**WHAT IS EXPECTED:**
Reproduce precisely the lines of the listing below, starting with the line that contains "Chuckit Chuckit ecofetch ball gerecycled" and stopping after the line that contains "Iris von John Flaxman"; include nothing else.

**DATASET ENTRIES:**
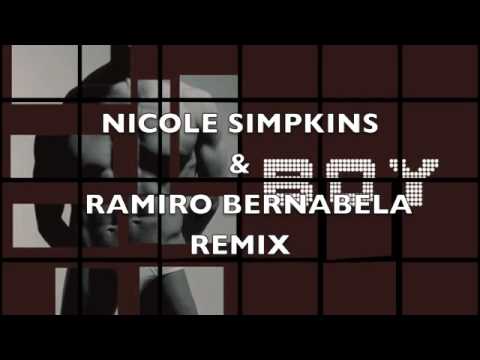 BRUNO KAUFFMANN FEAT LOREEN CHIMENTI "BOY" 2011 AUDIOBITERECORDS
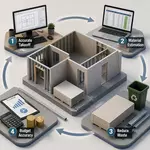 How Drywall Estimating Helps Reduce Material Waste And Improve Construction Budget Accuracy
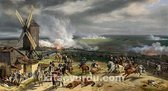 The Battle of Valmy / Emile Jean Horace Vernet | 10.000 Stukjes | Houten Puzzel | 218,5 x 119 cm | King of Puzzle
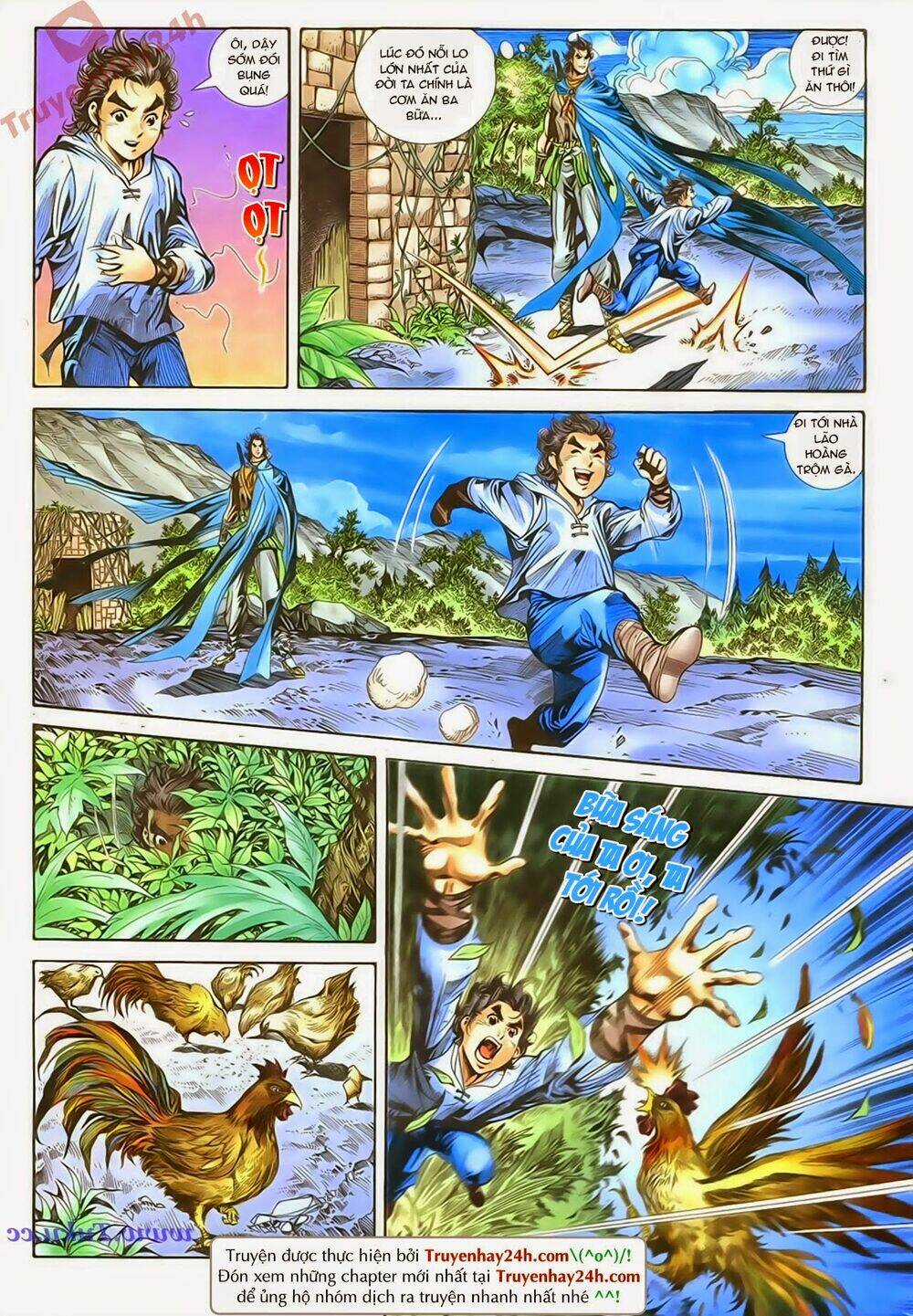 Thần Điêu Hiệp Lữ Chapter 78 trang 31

---

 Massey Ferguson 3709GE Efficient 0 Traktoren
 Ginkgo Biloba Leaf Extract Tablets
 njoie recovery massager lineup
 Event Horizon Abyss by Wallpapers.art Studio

---

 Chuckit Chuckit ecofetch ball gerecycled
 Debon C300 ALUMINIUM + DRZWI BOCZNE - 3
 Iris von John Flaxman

**REPLY:**
 Chuckit Chuckit ecofetch ball gerecycled
 Debon C300 ALUMINIUM + DRZWI BOCZNE - 3
 Iris von John Flaxman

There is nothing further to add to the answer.